# Recorded information:
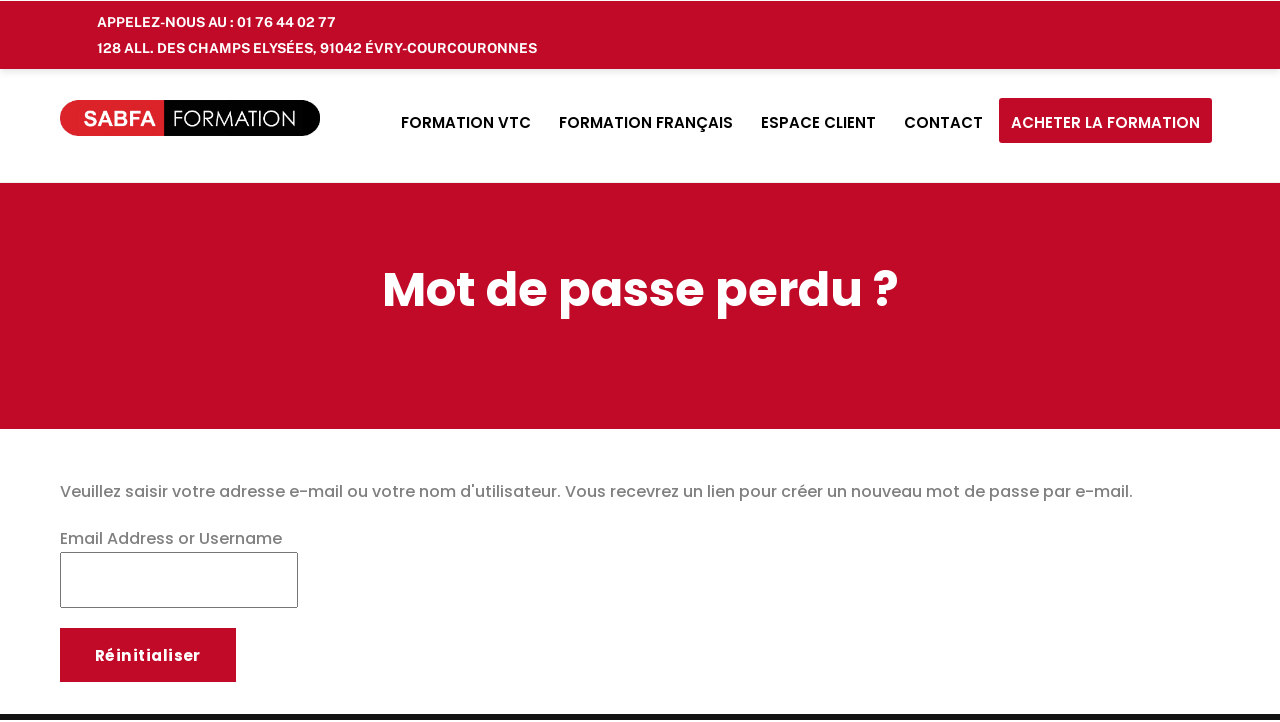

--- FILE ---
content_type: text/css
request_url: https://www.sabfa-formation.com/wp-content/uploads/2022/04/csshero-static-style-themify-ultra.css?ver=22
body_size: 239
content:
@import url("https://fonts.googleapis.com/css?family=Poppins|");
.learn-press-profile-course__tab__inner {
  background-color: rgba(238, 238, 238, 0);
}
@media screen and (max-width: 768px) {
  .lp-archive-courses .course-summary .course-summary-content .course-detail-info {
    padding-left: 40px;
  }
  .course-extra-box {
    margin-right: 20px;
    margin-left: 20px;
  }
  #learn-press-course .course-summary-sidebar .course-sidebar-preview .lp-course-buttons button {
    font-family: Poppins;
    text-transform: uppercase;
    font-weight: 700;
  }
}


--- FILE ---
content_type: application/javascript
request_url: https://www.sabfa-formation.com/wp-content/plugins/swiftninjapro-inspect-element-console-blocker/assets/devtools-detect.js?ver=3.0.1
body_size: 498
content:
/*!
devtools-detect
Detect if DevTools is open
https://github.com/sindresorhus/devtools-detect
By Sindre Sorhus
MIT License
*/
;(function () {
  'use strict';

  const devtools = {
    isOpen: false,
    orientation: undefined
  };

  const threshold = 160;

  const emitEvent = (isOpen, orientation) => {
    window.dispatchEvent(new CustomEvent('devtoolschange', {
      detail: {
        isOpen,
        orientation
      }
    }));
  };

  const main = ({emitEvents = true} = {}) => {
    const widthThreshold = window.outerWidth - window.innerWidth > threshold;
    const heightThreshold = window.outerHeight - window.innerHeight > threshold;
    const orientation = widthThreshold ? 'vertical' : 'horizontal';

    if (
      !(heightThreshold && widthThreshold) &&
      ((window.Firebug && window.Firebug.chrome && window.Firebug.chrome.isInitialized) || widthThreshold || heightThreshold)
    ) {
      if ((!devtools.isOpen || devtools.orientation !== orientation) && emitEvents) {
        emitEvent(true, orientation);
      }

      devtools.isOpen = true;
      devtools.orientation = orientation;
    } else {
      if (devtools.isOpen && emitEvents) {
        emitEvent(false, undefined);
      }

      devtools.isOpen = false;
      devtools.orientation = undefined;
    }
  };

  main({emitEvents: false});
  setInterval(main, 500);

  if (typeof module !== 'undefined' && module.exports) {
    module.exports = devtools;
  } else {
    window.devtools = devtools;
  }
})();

# Aim of the exercise:
Leave the pictures out and repeat exactly the lines from the beginning of the records to the line bearing "content_type: application/javascript", both ends counted.

# Output for this task:
--- FILE ---
content_type: text/css
request_url: https://www.sabfa-formation.com/wp-content/uploads/2022/04/csshero-static-style-themify-ultra.css?ver=22
body_size: 239
content:
@import url("https://fonts.googleapis.com/css?family=Poppins|");
.learn-press-profile-course__tab__inner {
  background-color: rgba(238, 238, 238, 0);
}
@media screen and (max-width: 768px) {
  .lp-archive-courses .course-summary .course-summary-content .course-detail-info {
    padding-left: 40px;
  }
  .course-extra-box {
    margin-right: 20px;
    margin-left: 20px;
  }
  #learn-press-course .course-summary-sidebar .course-sidebar-preview .lp-course-buttons button {
    font-family: Poppins;
    text-transform: uppercase;
    font-weight: 700;
  }
}


--- FILE ---
content_type: application/javascript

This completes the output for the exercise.